(Source data):

..............................

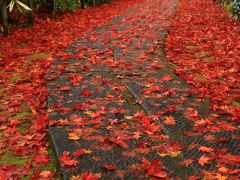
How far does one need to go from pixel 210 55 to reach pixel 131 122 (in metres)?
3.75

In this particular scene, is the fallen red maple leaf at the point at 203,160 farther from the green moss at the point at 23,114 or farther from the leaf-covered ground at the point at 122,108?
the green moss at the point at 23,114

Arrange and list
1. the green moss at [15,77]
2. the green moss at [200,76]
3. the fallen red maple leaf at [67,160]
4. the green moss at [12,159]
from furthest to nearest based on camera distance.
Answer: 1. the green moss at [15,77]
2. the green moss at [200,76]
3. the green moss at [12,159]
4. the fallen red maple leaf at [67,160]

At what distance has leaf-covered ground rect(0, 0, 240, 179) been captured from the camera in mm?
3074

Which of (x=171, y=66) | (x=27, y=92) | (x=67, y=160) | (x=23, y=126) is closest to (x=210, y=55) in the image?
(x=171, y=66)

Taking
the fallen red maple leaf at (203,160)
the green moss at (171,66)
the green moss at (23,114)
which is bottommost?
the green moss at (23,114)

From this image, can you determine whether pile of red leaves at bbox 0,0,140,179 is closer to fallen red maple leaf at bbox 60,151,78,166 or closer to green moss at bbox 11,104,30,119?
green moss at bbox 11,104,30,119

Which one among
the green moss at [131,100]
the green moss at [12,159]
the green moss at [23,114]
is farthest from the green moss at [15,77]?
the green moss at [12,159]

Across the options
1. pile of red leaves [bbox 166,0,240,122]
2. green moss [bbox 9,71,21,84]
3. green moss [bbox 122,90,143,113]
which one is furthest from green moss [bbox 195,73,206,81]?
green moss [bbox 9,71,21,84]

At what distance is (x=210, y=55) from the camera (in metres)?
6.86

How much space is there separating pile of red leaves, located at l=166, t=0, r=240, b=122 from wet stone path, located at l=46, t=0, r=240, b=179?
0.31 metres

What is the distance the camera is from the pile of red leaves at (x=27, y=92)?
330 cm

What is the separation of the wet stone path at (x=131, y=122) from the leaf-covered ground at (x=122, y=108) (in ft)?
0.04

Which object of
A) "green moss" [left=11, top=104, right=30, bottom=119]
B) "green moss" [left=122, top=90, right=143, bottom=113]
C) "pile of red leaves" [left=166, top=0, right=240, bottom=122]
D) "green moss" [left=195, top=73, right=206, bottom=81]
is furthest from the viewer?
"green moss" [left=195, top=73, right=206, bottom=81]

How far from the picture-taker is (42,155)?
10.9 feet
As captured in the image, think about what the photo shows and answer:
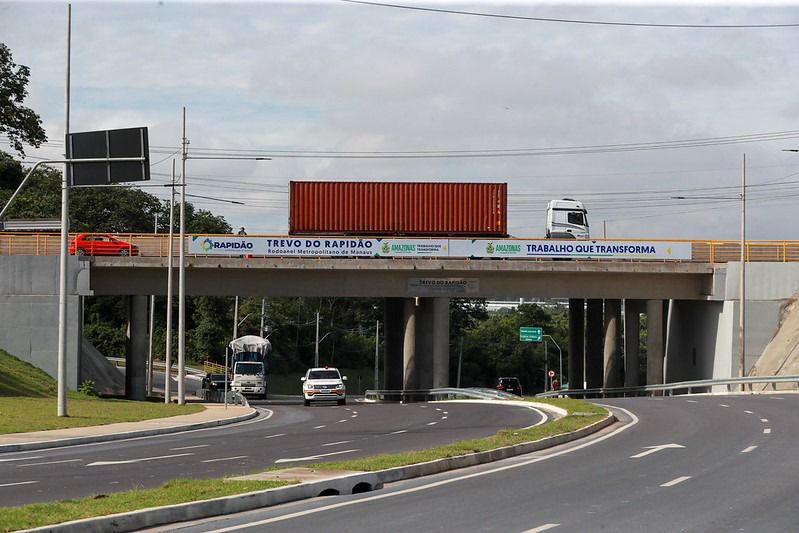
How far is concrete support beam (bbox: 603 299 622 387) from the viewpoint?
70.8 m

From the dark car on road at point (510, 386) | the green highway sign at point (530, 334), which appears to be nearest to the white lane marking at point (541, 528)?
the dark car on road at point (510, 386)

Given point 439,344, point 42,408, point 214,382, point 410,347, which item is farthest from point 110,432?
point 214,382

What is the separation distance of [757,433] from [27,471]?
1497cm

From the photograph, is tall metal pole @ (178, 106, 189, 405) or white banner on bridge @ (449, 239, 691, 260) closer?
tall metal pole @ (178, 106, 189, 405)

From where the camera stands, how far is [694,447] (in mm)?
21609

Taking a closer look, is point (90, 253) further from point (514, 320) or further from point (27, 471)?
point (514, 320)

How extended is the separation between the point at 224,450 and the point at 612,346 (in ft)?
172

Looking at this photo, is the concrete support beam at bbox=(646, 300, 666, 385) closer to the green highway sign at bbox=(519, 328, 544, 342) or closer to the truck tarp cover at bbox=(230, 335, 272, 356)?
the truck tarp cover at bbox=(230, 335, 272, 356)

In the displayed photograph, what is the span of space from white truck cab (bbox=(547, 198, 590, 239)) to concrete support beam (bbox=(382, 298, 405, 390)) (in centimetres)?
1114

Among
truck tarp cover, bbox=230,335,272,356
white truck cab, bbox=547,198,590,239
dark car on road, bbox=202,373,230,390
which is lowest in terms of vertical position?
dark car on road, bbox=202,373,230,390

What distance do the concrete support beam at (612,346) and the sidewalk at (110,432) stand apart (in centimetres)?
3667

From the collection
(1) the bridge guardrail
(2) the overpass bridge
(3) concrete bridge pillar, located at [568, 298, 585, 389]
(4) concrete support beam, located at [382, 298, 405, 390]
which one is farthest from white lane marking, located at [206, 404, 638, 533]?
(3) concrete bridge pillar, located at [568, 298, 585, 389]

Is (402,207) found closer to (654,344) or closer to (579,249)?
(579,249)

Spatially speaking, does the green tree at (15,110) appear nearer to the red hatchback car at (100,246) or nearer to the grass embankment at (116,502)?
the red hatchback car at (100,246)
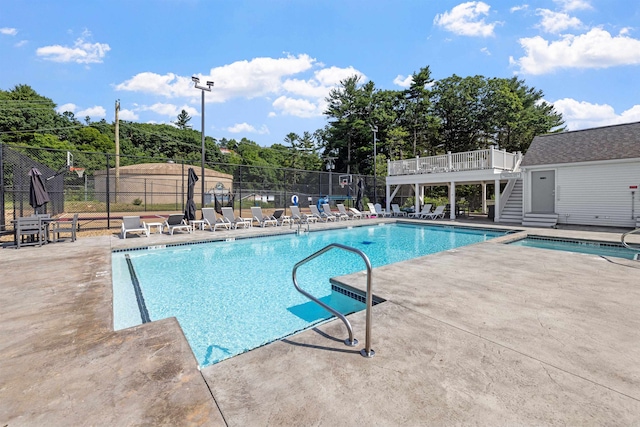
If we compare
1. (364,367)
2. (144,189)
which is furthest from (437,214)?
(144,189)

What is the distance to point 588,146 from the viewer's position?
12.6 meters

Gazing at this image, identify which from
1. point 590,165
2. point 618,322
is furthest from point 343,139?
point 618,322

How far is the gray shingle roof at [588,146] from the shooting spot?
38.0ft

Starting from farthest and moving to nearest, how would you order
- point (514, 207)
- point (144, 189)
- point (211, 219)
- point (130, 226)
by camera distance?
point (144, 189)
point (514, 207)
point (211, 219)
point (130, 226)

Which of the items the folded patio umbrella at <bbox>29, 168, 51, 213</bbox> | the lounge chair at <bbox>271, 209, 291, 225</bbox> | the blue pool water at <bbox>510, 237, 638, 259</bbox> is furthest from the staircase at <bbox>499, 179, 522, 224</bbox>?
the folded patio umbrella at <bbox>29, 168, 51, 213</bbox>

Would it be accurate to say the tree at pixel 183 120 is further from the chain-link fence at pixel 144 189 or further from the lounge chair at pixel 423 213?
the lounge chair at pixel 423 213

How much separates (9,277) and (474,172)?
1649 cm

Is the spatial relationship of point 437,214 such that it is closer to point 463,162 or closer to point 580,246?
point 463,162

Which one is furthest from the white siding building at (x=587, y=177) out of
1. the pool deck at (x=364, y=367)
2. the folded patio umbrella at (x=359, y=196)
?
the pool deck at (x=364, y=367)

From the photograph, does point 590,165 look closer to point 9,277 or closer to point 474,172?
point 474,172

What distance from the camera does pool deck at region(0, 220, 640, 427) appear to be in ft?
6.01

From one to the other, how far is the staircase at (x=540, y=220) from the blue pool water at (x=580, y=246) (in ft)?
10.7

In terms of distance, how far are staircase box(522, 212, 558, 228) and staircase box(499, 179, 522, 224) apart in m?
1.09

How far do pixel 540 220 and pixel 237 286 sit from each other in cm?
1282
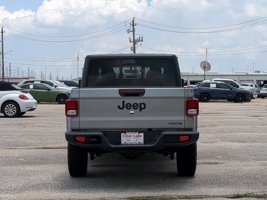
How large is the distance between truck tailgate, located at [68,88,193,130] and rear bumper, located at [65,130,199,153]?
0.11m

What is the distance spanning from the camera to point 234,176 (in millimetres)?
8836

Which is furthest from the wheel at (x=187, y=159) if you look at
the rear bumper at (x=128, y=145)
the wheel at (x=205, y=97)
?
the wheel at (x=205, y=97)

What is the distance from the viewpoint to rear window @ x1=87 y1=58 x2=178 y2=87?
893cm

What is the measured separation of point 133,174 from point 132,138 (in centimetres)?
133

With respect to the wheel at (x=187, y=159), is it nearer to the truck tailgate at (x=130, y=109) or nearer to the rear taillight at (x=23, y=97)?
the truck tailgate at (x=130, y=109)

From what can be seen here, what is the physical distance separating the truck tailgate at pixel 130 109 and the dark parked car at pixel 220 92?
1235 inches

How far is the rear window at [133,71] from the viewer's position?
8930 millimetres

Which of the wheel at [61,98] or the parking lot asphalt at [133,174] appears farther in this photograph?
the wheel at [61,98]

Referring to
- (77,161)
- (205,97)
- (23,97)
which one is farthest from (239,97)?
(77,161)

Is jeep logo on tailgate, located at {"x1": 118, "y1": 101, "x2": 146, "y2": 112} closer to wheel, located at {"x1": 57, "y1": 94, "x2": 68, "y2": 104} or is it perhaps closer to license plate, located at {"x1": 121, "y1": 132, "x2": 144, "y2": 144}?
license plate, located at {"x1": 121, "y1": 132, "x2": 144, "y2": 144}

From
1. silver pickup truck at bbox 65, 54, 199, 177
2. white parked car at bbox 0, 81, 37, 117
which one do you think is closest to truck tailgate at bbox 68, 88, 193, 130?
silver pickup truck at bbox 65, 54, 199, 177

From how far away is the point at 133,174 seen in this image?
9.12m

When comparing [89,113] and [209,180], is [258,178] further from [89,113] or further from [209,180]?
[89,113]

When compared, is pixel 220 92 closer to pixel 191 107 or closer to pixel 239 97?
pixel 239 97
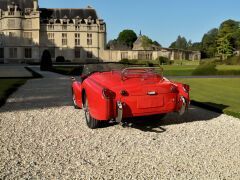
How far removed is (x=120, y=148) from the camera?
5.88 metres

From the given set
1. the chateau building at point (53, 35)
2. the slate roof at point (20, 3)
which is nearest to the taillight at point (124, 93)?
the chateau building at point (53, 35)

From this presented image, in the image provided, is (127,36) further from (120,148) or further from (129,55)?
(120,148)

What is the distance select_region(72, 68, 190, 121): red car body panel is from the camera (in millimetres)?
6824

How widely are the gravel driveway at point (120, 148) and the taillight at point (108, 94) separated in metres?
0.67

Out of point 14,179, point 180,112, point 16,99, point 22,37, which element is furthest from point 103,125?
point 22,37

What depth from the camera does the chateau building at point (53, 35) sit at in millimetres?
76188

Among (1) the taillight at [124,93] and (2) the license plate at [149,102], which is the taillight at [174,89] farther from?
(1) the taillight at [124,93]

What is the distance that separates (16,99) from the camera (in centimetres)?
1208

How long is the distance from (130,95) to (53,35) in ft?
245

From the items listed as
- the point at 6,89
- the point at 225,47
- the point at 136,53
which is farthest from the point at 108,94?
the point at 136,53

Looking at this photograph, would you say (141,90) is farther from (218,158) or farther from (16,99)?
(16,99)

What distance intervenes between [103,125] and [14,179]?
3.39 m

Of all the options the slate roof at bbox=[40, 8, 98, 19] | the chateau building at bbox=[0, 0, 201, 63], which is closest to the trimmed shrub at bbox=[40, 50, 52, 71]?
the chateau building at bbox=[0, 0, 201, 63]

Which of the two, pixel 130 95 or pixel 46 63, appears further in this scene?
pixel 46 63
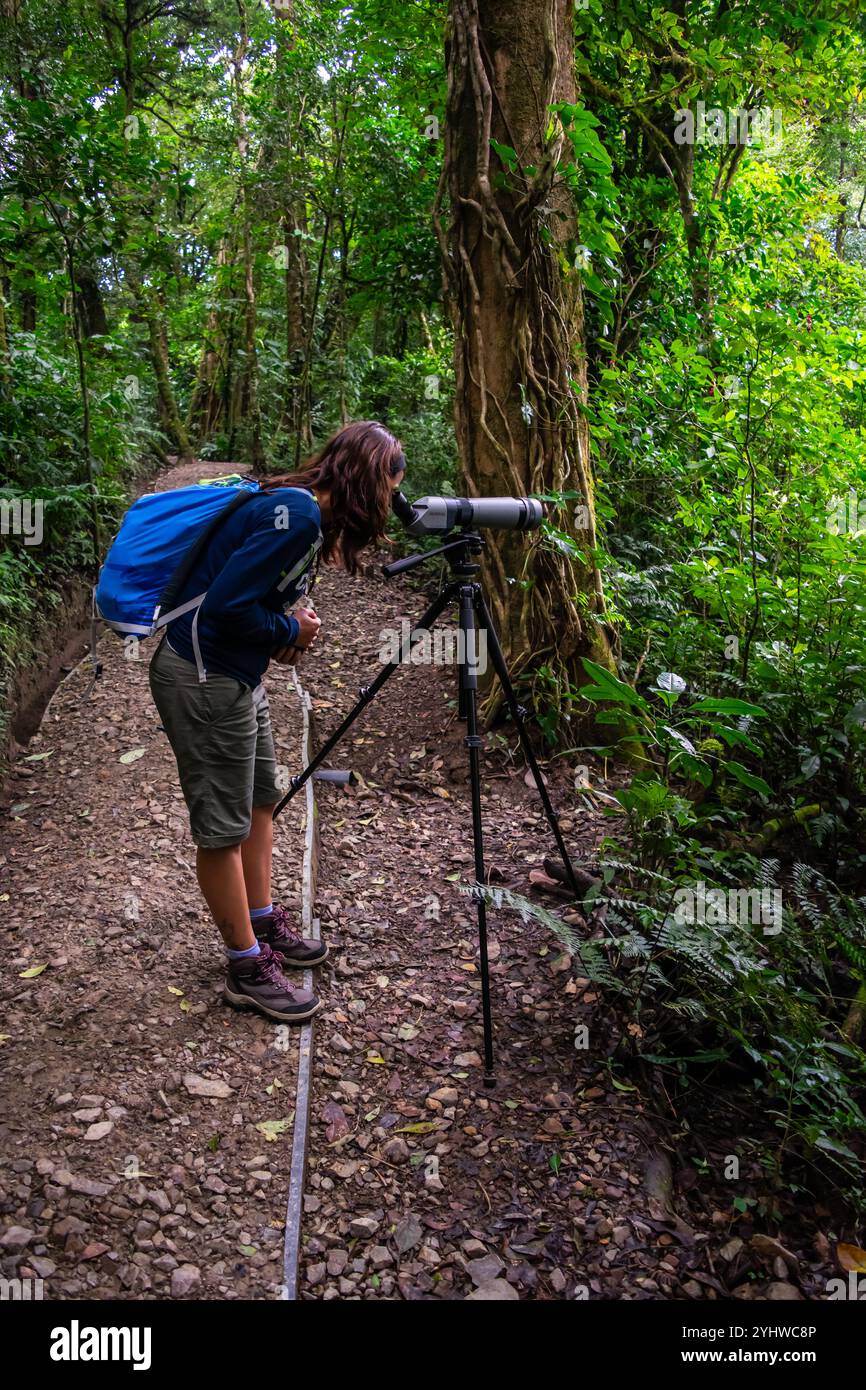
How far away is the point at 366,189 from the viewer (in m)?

..............................

(Goal of the exercise): Only the lines from the line bearing "When comparing [89,113]" to the end of the listing above, both inclusive, should be extracted verbatim; the pictures are excluded.

(Result of the task):
When comparing [89,113] and [209,180], is [258,178] further from [89,113] or further from [209,180]?
[89,113]

When compared, is pixel 220 92 closer to pixel 191 107 or closer to pixel 239 97?
pixel 239 97
How far removed is (x=120, y=148) from the camera?
5.88 metres

From the given set
1. the chateau building at point (53, 35)
2. the slate roof at point (20, 3)
which is nearest to the taillight at point (124, 93)?
the chateau building at point (53, 35)

From this presented image, in the image provided, is (127,36) further from (120,148) or further from (129,55)?
(120,148)

What is the distance select_region(72, 68, 190, 121): red car body panel is from the camera (in millimetres)?
6824

How widely are the gravel driveway at point (120, 148) and the taillight at point (108, 94) separated in metres?
0.67

Out of point 14,179, point 180,112, point 16,99, point 22,37, which element is furthest from point 103,125?
point 22,37

What depth from the camera does the chateau building at point (53, 35) sit at in millimetres?
76188

Among (1) the taillight at [124,93] and (2) the license plate at [149,102], which is the taillight at [174,89] farther from?
(1) the taillight at [124,93]

What is the distance that separates (16,99) from the camera (in centimetres)?
1208

How long is the distance from (130,95) to (53,35) in ft?
245

From the items listed as
- the point at 6,89
- the point at 225,47
- the point at 136,53
which is farthest from the point at 108,94?
the point at 136,53

Looking at this photograph, would you say (141,90) is farther from (218,158) or farther from (16,99)?
(16,99)

What distance intervenes between [103,125] and [14,179]?
3.39 m

Of all the options the slate roof at bbox=[40, 8, 98, 19] | the chateau building at bbox=[0, 0, 201, 63], which is closest to the trimmed shrub at bbox=[40, 50, 52, 71]?
the chateau building at bbox=[0, 0, 201, 63]

Which of the two, pixel 130 95 or pixel 46 63, appears further in this scene?
pixel 46 63
How far away is the point at 366,189 from the viewer (in m)?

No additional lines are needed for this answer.